🤖 AI Summary
Vision-language models (VLMs) exhibit high sensitivity to clinical data scale, task formulation, and prompt design in zero-shot pathological diagnosis. Method: This study systematically evaluates Quilt-Net, Quilt-LLaVA, and CONCH on gastrointestinal whole-slide images (WSIs) for zero-shot diagnosis, identifying anatomical precision as a critical determinant of diagnostic accuracy. We propose a structured, multi-dimensional prompt engineering framework integrating domain specificity, anatomical fidelity, and instruction constraints. Contribution/Results: Ablation studies demonstrate that missing anatomical context significantly degrades performance, whereas model complexity is not decisive; CONCH achieves the highest diagnostic accuracy under precise anatomical prompting. Our work establishes an interpretable, reusable prompt design paradigm for reliable clinical deployment of medical VLMs.
📝 Abstract
Vision-language models (VLMs) have gained significant attention in computational pathology due to their multimodal learning capabilities that enhance big-data analytics of giga-pixel whole slide image (WSI). However, their sensitivity to large-scale clinical data, task formulations, and prompt design remains an open question, particularly in terms of diagnostic accuracy. In this paper, we present a systematic investigation and analysis of three state of the art VLMs for histopathology, namely Quilt-Net, Quilt-LLAVA, and CONCH, on an in-house digestive pathology dataset comprising 3,507 WSIs, each in giga-pixel form, across distinct tissue types. Through a structured ablative study on cancer invasiveness and dysplasia status, we develop a comprehensive prompt engineering framework that systematically varies domain specificity, anatomical precision, instructional framing, and output constraints.
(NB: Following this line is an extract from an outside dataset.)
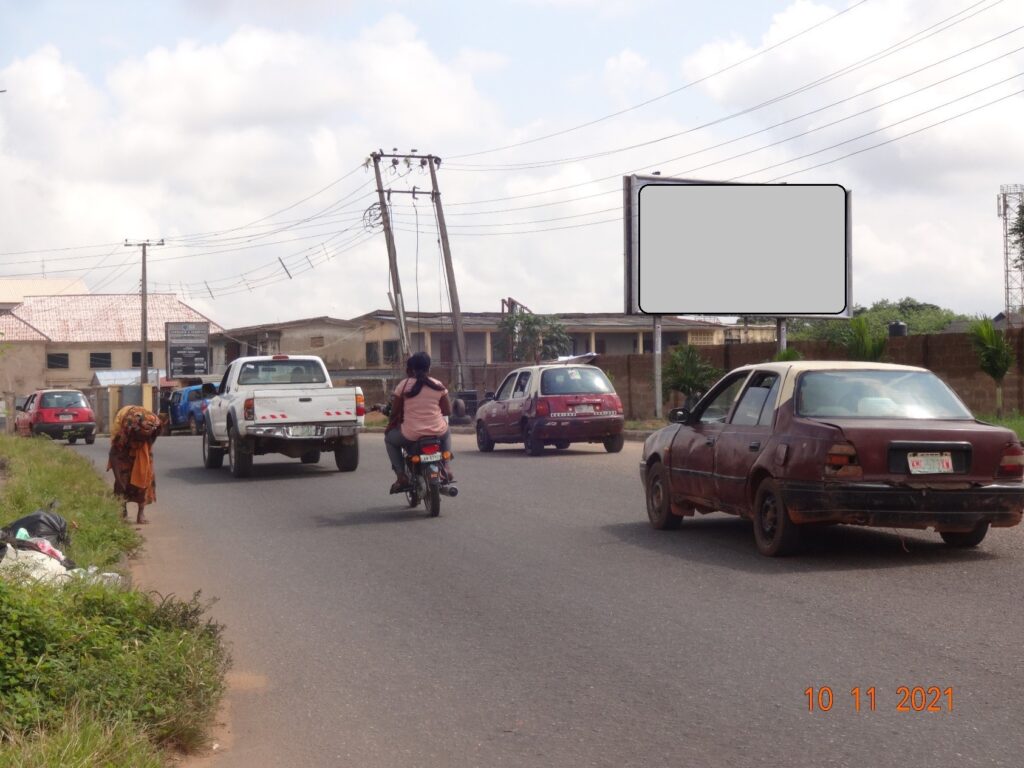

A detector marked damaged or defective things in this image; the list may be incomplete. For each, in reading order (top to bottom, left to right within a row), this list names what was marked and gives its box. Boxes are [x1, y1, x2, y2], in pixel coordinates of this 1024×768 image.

rusty car body [638, 364, 1024, 557]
Our findings demonstrate that prompt engineering significantly impacts model performance, with the CONCH model achieving the highest accuracy when provided with precise anatomical references. Additionally, we identify the critical importance of anatomical context in histopathological image analysis, as performance consistently degraded when reducing anatomical precision. We also show that model complexity alone does not guarantee superior performance, as effective domain alignment and domain-specific training are critical. These results establish foundational guidelines for prompt engineering in computational pathology and highlight the potential of VLMs to enhance diagnostic accuracy when properly instructed with domain-appropriate prompts.